Best bandsaw for resawing
Powermatic - 24" Bandsaw 5HP, 3PH,
Winner for: Best bandsaw for resawing
Winner for: Best industrial bandsaw
With 5HP and a 24″ throat this bandsaw is suitable for any millworking job. While this is more power than you likely need, I have a hard time not putting this behemoth at the top of my list.
If you are a professional woodworker, this or the Laguna Italian series are the two saws that you should consider.
If you are resawing large stock, hard wood and timber, it is worth investing in a saw that has the power and clearance to take it on.
- Very sturdy with low vibration, even with all that power
- 5 HP is enough power for any job
- 24″ of resaw capacity is unbeatable.
- Fence could be a bit taller
- Higher priced than competitors
- Not easily moved around your shop
Laguna - LT14 SUV, 3hp Bandsaw
Runner-up for: Best bandsaw for resawing
Winner for: Best bandsaw for the money
Laguna’s lineup in both band saws and table saws is just unbeatable. I put them in the top 1 or 2 products in almost every one of my reviews.
They’ve managed to create a line of saws from 1.75 – 7.5 HP that all perform exceptionally well. I really have nothing negative to say about what they do.

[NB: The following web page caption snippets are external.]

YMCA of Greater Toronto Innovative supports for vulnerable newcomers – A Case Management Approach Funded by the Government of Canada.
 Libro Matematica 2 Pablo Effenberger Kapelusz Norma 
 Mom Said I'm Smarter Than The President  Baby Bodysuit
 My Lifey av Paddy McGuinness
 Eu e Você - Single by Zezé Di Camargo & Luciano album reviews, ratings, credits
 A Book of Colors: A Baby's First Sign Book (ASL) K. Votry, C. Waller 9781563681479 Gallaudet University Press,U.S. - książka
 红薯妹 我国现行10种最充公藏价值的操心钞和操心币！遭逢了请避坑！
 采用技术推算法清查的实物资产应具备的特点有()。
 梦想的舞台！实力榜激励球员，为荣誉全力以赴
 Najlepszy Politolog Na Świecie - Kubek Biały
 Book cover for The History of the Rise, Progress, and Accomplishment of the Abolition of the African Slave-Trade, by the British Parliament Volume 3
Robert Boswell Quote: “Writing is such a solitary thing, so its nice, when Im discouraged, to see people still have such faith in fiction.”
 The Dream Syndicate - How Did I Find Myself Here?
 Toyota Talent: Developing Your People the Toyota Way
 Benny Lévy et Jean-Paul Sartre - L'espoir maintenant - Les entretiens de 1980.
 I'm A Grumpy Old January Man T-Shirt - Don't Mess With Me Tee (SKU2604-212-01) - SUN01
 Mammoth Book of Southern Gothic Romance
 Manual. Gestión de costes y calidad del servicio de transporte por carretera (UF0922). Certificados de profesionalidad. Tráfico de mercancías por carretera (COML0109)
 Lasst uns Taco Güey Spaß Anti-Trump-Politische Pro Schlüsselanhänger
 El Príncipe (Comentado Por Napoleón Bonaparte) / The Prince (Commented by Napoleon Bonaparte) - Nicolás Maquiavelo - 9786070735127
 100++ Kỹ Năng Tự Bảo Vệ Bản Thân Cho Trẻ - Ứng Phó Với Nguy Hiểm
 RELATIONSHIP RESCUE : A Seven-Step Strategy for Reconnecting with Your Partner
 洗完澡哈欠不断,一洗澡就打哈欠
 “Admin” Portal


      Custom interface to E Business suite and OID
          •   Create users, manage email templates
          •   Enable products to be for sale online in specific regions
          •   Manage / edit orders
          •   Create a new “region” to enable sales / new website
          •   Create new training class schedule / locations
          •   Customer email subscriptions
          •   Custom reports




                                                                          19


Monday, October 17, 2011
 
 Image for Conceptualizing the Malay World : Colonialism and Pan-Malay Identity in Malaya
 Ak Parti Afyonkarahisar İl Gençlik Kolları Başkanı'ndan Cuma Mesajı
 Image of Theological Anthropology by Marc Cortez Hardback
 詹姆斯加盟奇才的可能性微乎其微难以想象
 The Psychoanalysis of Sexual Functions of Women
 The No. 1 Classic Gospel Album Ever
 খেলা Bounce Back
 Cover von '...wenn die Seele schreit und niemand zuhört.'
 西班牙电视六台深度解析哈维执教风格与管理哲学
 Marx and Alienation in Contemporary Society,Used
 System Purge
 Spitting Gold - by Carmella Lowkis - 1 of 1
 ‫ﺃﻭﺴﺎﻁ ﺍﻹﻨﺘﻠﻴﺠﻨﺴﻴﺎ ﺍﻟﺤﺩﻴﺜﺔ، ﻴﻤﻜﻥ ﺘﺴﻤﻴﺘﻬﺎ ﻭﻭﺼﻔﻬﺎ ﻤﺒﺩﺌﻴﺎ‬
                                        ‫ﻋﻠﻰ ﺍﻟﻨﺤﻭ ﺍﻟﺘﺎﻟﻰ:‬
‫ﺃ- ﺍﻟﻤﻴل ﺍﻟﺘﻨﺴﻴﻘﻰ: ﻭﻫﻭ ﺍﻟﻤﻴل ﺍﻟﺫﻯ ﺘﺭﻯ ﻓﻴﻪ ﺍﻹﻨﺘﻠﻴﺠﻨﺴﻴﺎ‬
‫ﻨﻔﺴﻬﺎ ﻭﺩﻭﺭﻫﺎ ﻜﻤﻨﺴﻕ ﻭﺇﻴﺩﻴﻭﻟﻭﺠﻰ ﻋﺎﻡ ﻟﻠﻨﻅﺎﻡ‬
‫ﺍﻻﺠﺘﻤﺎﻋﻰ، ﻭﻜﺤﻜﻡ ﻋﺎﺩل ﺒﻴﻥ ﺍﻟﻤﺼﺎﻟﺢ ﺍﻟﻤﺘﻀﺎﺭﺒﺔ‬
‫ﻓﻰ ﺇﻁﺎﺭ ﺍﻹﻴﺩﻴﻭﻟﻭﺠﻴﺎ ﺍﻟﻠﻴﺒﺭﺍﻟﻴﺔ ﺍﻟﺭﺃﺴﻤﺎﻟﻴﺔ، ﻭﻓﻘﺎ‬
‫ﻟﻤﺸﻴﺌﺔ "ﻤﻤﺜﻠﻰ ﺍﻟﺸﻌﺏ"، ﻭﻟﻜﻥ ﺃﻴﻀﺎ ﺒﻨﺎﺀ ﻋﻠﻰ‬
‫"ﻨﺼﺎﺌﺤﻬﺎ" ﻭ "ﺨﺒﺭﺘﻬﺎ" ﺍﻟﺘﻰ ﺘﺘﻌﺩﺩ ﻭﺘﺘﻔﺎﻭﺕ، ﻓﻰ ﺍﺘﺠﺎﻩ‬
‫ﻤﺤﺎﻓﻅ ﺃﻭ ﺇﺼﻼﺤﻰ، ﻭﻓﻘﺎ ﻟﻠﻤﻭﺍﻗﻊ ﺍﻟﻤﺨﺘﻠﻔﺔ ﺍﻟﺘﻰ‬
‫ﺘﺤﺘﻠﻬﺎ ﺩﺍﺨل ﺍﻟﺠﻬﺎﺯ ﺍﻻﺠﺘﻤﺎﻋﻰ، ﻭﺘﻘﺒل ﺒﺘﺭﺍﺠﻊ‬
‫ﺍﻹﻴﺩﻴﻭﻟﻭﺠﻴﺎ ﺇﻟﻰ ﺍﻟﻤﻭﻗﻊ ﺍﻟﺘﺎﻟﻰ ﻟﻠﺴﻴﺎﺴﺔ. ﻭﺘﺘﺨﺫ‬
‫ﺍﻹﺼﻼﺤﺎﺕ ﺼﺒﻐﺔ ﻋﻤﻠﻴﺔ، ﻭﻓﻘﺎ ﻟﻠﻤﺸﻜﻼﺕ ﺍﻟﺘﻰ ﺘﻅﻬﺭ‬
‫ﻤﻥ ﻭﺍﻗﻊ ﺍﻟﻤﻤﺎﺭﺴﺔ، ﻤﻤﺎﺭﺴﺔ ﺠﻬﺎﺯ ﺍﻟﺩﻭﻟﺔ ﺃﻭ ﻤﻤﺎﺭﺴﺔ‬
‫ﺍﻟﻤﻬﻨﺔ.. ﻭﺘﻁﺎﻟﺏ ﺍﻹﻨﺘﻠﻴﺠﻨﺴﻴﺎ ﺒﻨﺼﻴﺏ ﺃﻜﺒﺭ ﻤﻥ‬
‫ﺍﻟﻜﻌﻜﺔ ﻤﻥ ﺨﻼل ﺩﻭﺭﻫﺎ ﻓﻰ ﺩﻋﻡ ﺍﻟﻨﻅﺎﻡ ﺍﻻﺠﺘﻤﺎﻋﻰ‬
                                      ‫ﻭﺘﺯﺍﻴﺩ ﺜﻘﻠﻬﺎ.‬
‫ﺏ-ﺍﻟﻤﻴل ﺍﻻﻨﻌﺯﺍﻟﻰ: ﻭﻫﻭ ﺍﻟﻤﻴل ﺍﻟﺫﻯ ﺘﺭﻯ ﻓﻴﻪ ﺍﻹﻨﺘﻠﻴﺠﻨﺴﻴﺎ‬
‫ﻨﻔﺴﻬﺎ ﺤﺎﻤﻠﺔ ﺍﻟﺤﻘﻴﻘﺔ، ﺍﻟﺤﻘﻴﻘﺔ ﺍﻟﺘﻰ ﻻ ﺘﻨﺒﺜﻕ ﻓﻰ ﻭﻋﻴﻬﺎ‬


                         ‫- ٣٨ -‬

- Very low vibration (due to single belt drive)
- Competitively priced
- Unbeatable brand with a 5 yr. manufacturer warranty
- Table could be larger
Jet - 18" Bandsaw, 3HP
2’nd runner-up for: Best bandsaw for resawing
Jet makes great products and stands behind them. While I typically favor Jet products, I just like Laguna’s lineup of bandsaws a bit more and it is hard to surpass the resaw capacity of the industrial powermatic.
Jet’s lineup of band saws rivals that of any other brand. All of the parts are easy to adjust, change and clean. In addition, JPW (Jet’s parent company) stands behind all of their products with a solid 5 year warranty. You won’t go wrong purchasing a Jet.
- Excellent brand name
- Manufacturers warranty
- Large lineup to find the right size and power saw for you
- Large table on most models
- Does not come with casters for mobility
- Blade tension gauge has been reported to fail on occasion
Rikon - 10" Deluxe Bench Top Bandsaw
Runner-up for: Best bandsaw for the money
Rikon provides a quality line of bandsaws and more importantly, they provide them at a price point that entry level woodworkers and those on a tight budget can more easily afford.
There is nothing wrong with this bandsaw and you could just as easily make the argument that this is the top bandsaw.
- Ease of setup and use
- Great dust port
- Priced competitively
- Not on casters which would be ideal
Can I resaw on a table saw?
Quite simply….no. While you’ll have no problem resawing a 2X4 on your table saw or even your contractors saw, you won’t be able to resaw anything larger than that. At least not safely.
If you are a hobbyist and getting a large, powerful bandsaw isn’t in your budget at this time, just hold off on purchasing all together. It is better to wait until you can afford a powerful machine than to try to use a table saw or small band saw.
Develop resawing skills on the bandsaw
Have a look at some of the many online tutorials on how to properly resaw with a bandsaw.
Resawing can be a tricky skill to get started on and like most tasks in woodworking, the stakes are high, so make sure you start with small pieces of stock and take as many precautions as possible.
Once you master the skill of resawing, you’ll have no problem repurposing the off-cuts that would have previously been scrap.